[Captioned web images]
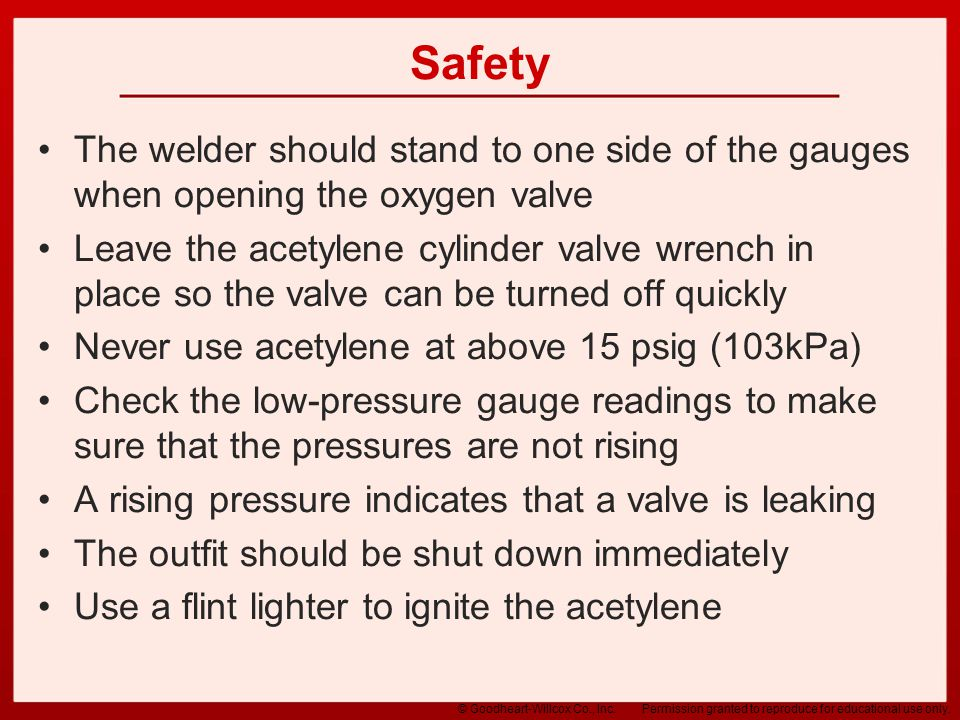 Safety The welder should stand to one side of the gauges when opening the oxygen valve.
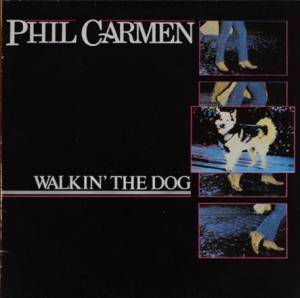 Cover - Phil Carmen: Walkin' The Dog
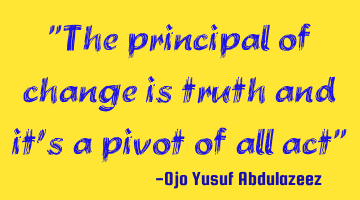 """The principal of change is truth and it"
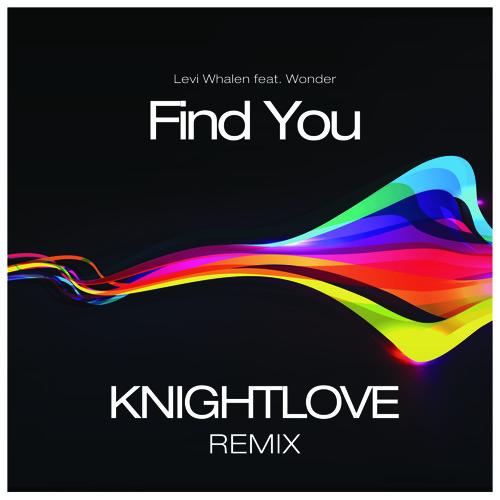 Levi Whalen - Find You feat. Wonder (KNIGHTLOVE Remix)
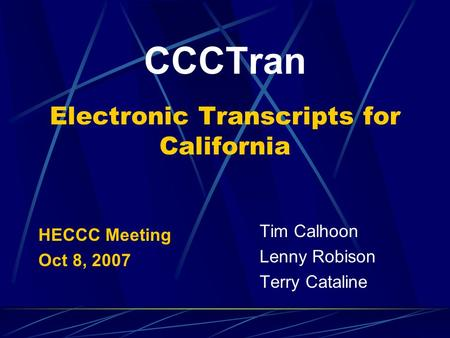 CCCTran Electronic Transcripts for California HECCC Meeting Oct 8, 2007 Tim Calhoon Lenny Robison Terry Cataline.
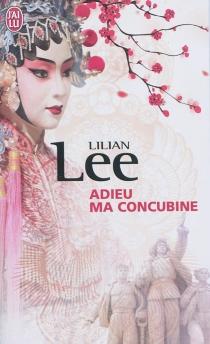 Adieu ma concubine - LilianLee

_EXERCISE AIM_. Transcribe the entries above exactly, from their first line through the line with "Levi Whalen - Find", and omit all pictures.

_RESPONSE_.
 Safety The welder should stand to one side of the gauges when opening the oxygen valve.
 Cover - Phil Carmen: Walkin' The Dog
 """The principal of change is truth and it"
 Levi Whalen - Find You feat. Wonder (KNIGHTLOVE Remix)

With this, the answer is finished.